The Keith Jackson Circa 1995 Award

FOR: The best prose. The best, most consistently appealing sentences, phrases, and paragraphs.

In my mind, this is the big one. The blogosphere is often characterized as a domain of slack-jawed internet yokels, each attempting to cram in as much erroneous punctuation and horrid diction as possible.

This is not so true in my experience. The persons who float to the top of the blogging world are unconstrained by the strictures placed upon mainstream journalists. They can write what they want about who they want, and they can make it as long or short as it warrants. They are not bound by the pretense of objectivity and can relate the intensely personal feelings of crazed fandom to fellow sufferers. They can swear like sailors. And most importantly, the very reason they've floated to the top of the blogging world is that they have an abiding passion for college football unsated by mere consumption. The end result often far outstrips the tepid, lowest-common-demoninator approach necessitated by mass media. (No assertions about the blogosphere's reliability, timeliness, or sanity will be proffered here, in case anyone out there is worried about an unfortunate outbreak of Blog Triumphalism.)

The end result is that the very best writing done about college football this year, in my opinion, has been done in the blogosphere. And to win this award, in my opinion, is to be named the best person writing about college football anywhere. (Damn. Unmistakable Blog Triumphalism. Sorry.) So, yeah, I wanted to win.

RUNNER UP: Dawg Sports. If we had decided to hand out an award for "Most Prolific," Dawg Sport's Kyle King would have run away with the award like he was Phil Fulmer with a purloined Krispy Kreme. Every day -- every day -- Kyle throws up two or three posts of prodigious, intimidating length. In my day-to-day life I'm occasionally quizzed as to where I get the time to do things like UFR (answer: "I steal it from children with lukemia"), but good lord Kyle's word count is an order of magnitude greater than mine. And since he's a lawyer in real life, said posts tend to be definitively persuasive last words on the subject.

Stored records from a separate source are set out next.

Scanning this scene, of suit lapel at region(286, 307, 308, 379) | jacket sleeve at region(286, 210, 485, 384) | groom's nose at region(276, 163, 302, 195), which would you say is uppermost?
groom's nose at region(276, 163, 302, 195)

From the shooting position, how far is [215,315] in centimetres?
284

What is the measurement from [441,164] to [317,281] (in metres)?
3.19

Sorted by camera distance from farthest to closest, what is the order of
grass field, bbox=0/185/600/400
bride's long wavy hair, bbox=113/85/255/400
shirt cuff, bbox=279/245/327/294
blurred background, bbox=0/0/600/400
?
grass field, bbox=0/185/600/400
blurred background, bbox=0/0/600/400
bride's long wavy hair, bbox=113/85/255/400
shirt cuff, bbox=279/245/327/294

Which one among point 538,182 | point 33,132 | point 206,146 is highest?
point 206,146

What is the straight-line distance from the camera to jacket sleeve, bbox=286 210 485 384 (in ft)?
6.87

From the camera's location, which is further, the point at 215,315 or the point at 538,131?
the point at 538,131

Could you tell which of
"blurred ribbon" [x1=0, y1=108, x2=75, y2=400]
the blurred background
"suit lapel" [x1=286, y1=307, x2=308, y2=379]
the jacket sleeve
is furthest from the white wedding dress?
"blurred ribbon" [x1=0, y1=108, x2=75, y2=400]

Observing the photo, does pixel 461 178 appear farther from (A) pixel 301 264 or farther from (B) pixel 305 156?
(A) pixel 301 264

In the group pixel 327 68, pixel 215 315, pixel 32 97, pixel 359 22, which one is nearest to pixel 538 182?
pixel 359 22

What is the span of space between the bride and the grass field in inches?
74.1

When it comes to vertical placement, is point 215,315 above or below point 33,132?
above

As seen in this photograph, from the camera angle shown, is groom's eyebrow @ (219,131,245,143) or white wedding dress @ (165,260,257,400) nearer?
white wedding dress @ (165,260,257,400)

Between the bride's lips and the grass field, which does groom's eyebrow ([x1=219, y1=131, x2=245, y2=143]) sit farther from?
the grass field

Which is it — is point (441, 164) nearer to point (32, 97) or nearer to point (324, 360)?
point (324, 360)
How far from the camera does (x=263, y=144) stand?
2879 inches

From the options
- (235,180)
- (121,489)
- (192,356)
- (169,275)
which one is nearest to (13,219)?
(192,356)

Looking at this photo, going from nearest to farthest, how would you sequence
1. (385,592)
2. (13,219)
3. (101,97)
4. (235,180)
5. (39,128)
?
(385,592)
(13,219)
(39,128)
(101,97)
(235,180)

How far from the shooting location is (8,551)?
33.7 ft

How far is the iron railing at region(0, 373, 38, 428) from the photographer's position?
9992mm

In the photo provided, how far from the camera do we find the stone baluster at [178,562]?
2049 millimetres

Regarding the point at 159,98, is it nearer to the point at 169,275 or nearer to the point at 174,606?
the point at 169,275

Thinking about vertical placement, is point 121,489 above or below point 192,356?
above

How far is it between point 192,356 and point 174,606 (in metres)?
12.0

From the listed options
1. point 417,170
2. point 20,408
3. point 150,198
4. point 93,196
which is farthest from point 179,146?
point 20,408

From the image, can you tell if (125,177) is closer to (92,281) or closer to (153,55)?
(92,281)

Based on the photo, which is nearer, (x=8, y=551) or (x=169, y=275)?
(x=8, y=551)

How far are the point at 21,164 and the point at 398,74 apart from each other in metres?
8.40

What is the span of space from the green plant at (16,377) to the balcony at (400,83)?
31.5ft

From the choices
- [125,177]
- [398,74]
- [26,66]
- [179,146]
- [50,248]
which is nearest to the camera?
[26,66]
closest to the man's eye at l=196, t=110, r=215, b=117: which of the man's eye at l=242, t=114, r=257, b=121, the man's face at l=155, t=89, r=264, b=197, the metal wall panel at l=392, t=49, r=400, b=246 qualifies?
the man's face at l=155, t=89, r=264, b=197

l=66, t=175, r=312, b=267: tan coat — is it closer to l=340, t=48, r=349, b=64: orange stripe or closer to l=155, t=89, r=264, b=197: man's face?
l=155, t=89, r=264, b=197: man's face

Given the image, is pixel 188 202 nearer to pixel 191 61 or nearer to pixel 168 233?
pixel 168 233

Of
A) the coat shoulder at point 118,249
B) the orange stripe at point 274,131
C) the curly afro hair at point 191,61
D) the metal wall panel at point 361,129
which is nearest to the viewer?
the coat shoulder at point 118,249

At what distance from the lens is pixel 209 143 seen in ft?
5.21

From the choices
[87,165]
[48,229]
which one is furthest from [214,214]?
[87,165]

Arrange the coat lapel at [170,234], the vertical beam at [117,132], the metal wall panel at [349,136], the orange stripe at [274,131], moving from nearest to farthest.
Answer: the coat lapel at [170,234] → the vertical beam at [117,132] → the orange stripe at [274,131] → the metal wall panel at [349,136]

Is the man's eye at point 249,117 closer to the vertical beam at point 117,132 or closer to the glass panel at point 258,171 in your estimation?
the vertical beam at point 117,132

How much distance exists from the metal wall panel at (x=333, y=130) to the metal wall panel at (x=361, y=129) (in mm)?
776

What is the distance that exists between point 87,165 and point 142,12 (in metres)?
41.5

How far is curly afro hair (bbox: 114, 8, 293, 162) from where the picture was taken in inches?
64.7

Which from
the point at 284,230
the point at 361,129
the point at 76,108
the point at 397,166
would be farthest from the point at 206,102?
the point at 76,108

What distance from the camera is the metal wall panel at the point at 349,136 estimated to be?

WINNAH: Every Day Should Be Saturday. I warned you about the Orson Swindle award bukkake, didn't I? Well... Orson Swindle Award bukkake! To reveal why, let's pick a paragraph nearly at random from the front page of EDSBS:
We’ve said it before and wish to repeat the official stance of EDSBS vis-a-vis college football recruiting: it’s really, really creepy. For months–sometimes, years at a time, huge monied institutions buck their noses into the lives of 17 and 18 year old boys and woo them with everything except cash in an attempt to get them to sacrifice three or four years of their lives to play football and mum through a university education simultaneously. It’s a bit like watching a live-action re-enactment of Death In Venice, with universities playing the part of the aging pederast and the recruit being the young object of affection, but minus all the plague and effete homoeroticism. ( This is Amurrica, dammit. Even our homoeroticism needs to look like a Dodge Ram commercial. Heh: Ram.)
So there you go. Orson manages to be funny and convincing all in one go. When he sets his mind to doing something other than be improbably hilarious, he is both improbably hilarious and whatever else he was trying to do.